GOAL — Please give back every row below word for word, leaving the pictures out of your reply.

DATA TO PROCESS —
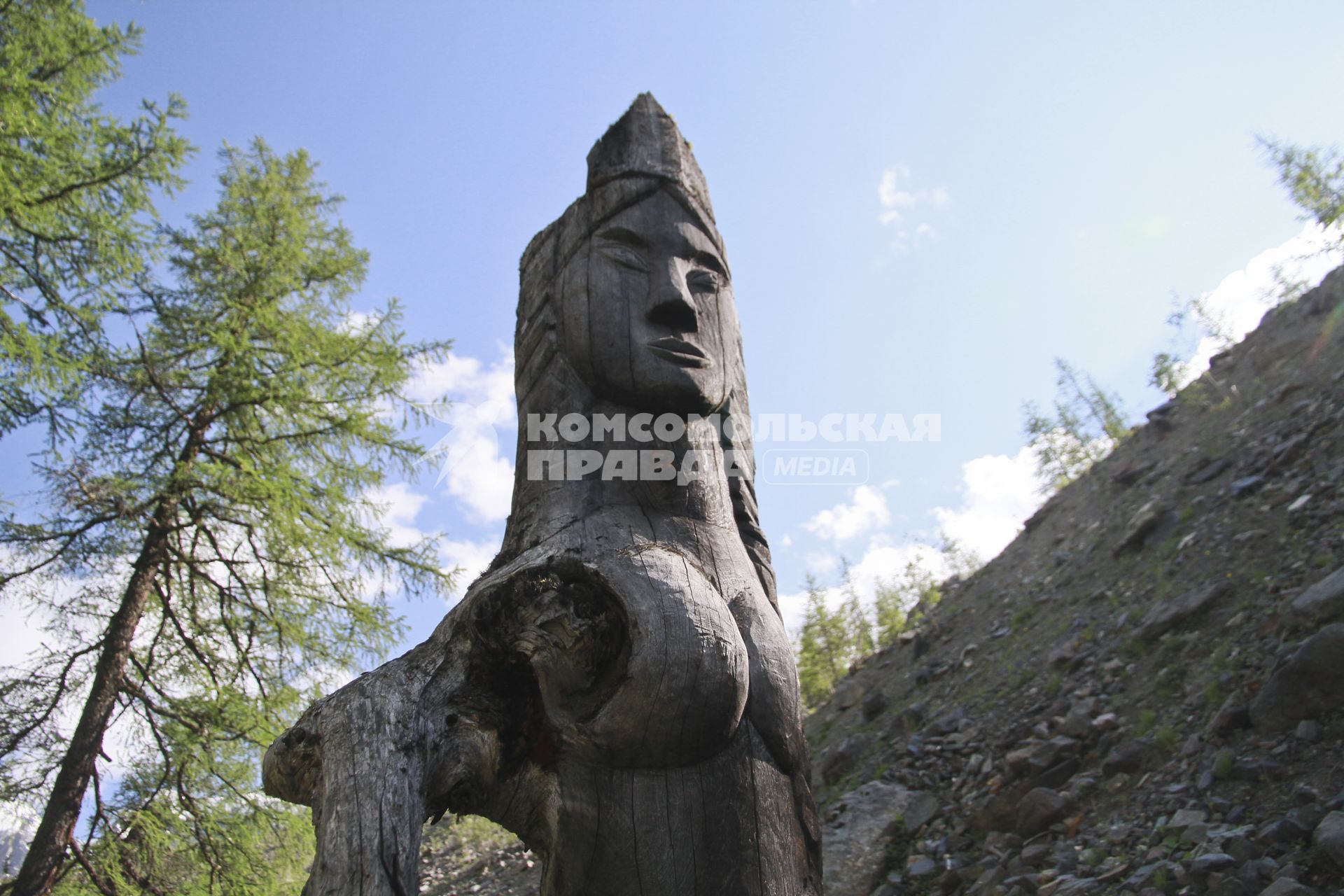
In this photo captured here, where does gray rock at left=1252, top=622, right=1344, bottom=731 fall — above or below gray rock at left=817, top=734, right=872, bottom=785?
below

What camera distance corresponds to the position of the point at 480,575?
→ 9.55ft

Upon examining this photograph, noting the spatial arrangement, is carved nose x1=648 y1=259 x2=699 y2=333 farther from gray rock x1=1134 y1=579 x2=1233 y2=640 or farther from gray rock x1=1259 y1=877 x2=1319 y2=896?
gray rock x1=1134 y1=579 x2=1233 y2=640

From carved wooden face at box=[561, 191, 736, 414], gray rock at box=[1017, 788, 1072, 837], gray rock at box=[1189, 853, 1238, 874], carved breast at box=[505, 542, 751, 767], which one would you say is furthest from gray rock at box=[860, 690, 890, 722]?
carved breast at box=[505, 542, 751, 767]

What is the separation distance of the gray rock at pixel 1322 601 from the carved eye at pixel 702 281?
14.9ft

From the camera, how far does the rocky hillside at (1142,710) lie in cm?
448

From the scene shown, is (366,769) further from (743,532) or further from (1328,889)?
(1328,889)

OUTPUT BELOW —
In this photo captured here, where does gray rock at left=1252, top=622, right=1344, bottom=731 fall — above or below gray rock at left=817, top=734, right=872, bottom=785?
below

What camera distance corresponds to the position of the point at 480,575?
→ 9.55ft

Upon examining this photograph, noting the spatial arrangement, is carved nose x1=648 y1=259 x2=699 y2=333 farther from gray rock x1=1134 y1=579 x2=1233 y2=640 or farther from gray rock x1=1259 y1=877 x2=1319 y2=896?
gray rock x1=1134 y1=579 x2=1233 y2=640

From carved wooden face at box=[561, 191, 736, 414], gray rock at box=[1017, 788, 1072, 837], gray rock at box=[1189, 853, 1238, 874], carved breast at box=[505, 542, 751, 767], which one would you say is furthest from gray rock at box=[860, 690, 890, 722]?
carved breast at box=[505, 542, 751, 767]

What is the separation distance of the gray rock at pixel 1322 601 from the carved eye at pixel 702 281?
14.9ft

From the camera, how far does the rocky hillside at (1142,710) lie in cm?
448

From the scene shown, is (366,769) further from (743,532) or further from (1328,889)?
(1328,889)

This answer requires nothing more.